Intestinal Parasites
Although intestinal parasites are harder to detect, dog owners should be aware of the following symptoms:

  • Vomiting
  • Bloating and swelling in the abdominal region
  • Consistent diarrhoea with blood or mucus
  • Scooting
  • Weight loss
  • Lethargic behaviour
  • Dull coat

Thin and discreet, hookworms are no more than an inch long.  They are one of the most common types of internal parasites found among dogs and can also affect humans through skin contact.  A dog may become infected when it inadvertently swallows hookworm larvae, often by grooming its feet or from sniffing fences. Despite serious discomfort, these internal parasites are treatable with medication prescribed from a vet or over the counter at our store.

Thin ribbon-like parasites, tapeworms grow in the intestines of your dog.  Although they can be very uncomfortable for your pooch, they don’t lead to any serious health issues. Usually transmitted through infected fleas or from ingesting raw meat, tapeworms can irritate your dog’s anus causing them to scoot along the floor.  The only way to diagnose tapeworm is through a stool exam carried out by your vet.

Prevention is better than cure
The best way to ensure your pet pooch is protected against these dog nasties is to take them for regular check-ups at the vets.  Your vet will identify infestations (if any) in the early stages, making treatment a lot easier. 

Feed your dog a balanced diet of cooked or prepared food and fresh water, keep your garden clean and dog supervised so they don’t come into contact with faeces and any suspect-looking fluids.
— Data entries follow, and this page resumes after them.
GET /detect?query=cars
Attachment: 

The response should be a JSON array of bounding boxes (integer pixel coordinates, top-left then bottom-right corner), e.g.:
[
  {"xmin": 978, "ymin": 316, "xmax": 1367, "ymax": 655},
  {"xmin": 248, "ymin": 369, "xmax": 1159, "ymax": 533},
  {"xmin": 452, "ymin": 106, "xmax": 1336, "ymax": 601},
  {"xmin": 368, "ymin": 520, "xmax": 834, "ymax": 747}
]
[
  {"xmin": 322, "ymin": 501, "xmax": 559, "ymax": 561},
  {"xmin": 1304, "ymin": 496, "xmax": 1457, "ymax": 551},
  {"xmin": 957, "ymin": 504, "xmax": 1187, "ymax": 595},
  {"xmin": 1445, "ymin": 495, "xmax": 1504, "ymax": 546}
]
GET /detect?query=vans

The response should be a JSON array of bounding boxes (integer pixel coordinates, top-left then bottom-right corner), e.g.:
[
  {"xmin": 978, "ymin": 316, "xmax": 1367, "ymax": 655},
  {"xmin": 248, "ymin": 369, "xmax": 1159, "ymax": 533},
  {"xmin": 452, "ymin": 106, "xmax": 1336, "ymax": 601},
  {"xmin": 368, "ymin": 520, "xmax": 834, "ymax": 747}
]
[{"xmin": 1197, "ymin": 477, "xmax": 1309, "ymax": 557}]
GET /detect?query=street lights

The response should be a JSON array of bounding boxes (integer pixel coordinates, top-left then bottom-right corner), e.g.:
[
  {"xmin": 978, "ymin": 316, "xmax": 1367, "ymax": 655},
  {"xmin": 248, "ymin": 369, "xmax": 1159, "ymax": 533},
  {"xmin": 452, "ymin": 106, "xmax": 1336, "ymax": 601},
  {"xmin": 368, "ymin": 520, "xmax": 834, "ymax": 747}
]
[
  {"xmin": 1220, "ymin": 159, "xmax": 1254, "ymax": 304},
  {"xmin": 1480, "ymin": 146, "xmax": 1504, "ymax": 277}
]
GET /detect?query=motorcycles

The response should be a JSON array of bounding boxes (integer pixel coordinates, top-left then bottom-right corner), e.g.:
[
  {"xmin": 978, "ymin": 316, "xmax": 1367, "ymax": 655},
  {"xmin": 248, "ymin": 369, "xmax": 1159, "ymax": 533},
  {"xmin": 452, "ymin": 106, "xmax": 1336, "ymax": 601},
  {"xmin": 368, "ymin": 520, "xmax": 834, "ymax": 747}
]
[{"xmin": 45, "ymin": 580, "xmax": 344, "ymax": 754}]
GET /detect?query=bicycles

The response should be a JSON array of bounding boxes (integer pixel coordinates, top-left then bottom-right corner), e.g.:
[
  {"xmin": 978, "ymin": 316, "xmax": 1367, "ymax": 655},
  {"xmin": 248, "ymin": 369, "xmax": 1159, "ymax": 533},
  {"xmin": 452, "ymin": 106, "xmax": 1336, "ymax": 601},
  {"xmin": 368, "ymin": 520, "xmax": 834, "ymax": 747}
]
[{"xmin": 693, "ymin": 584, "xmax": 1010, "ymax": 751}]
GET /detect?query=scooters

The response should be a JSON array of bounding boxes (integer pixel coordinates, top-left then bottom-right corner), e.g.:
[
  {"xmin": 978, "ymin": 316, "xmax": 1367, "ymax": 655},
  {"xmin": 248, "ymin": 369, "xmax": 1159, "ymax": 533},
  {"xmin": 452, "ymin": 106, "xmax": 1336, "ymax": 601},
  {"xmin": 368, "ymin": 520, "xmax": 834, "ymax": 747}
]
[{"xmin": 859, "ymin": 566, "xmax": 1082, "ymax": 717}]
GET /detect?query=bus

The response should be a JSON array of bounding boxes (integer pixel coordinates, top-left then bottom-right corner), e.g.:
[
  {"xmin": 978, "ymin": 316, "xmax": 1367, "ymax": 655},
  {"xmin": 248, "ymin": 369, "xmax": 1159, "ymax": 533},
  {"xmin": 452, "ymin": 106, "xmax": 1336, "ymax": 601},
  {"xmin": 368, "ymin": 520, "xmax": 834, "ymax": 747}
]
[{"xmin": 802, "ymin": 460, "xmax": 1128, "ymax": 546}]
For puppies, #RookesRecommends starting worming treatment at 3 weeks old, then every two weeks thereafter until the pups are 16 weeks.

If your dog does contract a parasite, the quicker you can get them treated, the better.  Rooke’s have a variety of treatment medication for pet owners to buy over the counter, but depending on the type of parasite it may be best to consult with your vet.